“New House” by Geraldine Connolly

Geraldine Connolly


There’s always the illusion the museum I carry
inside me, of coal dust, black bread and worn-out brooms
could turn into a seaside palazzo of framed lithographs
and immaculate linens. There’s the hope that some magical
storm could sweep over my life, making dinners prepare
themselves, dust motes fly back into the atmosphere,
newspapers slide out of their messy heaps into trash bins.

My marriage, too, could evolve like that dream
where I grow wings and fly through sun-filled windows
into the arms of a beautiful stranger. We two will
sit back in a chaise longue in freshly painted harmony,
tend hothouse orchids on the patio and photograph
street-sweepers at dawn. We will witness glorious sunsets
behind the Pillars of Hercules reconstructed on our lawn.
There will be no weeds, smudged windows or carpenter ants,
no growling dogs or nosy neighbors with garish swing sets.

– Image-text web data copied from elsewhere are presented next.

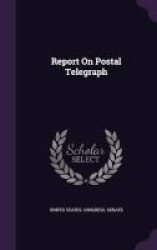 Report On Postal Telegraph Hardcover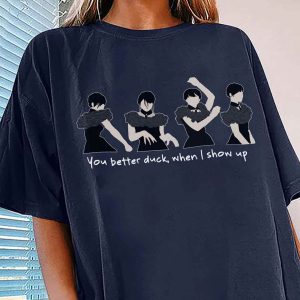 You Better Duck When I Show Up Wednesday Addams T Shirt The Addams Family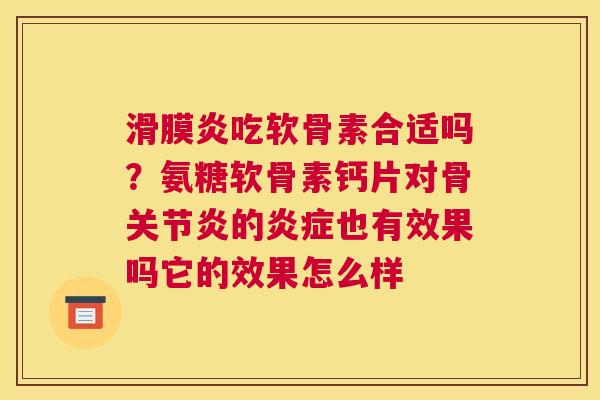 滑膜炎吃软骨素合适吗？氨糖软骨素钙片对骨关节炎的炎症也有效果吗它的效果怎么样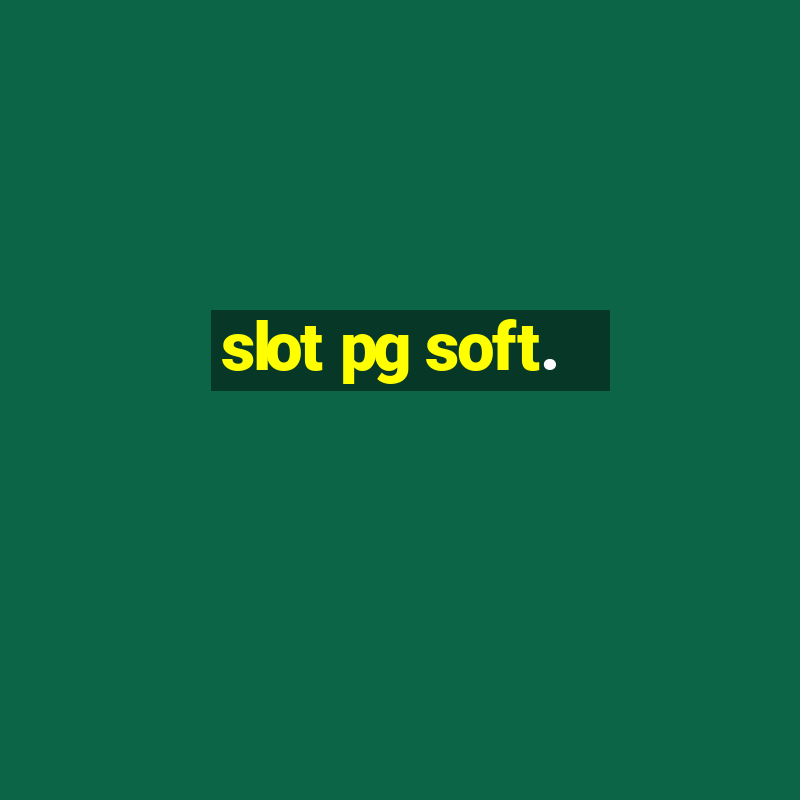 slot pg soft.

I will indulge my desire for a Moroccan bathroom
with marble floors and a mosaic dragon. It’s not that
I can’t see that a fresh start is a white lie, my dream
of arriving at a fulcrum of elegance just another decorative
hope embellished with gold braid. The truth is I will
never get around to painting that dining room mural
or hanging linen swags. My success is of no consequence
to these walls. This ceiling fan could be the one I die beneath.
But I move past misgiving and chaos with chipped
stoneware, tattered baggage and dreamy optimism,
the throb of salvation beating in my chest like a drum.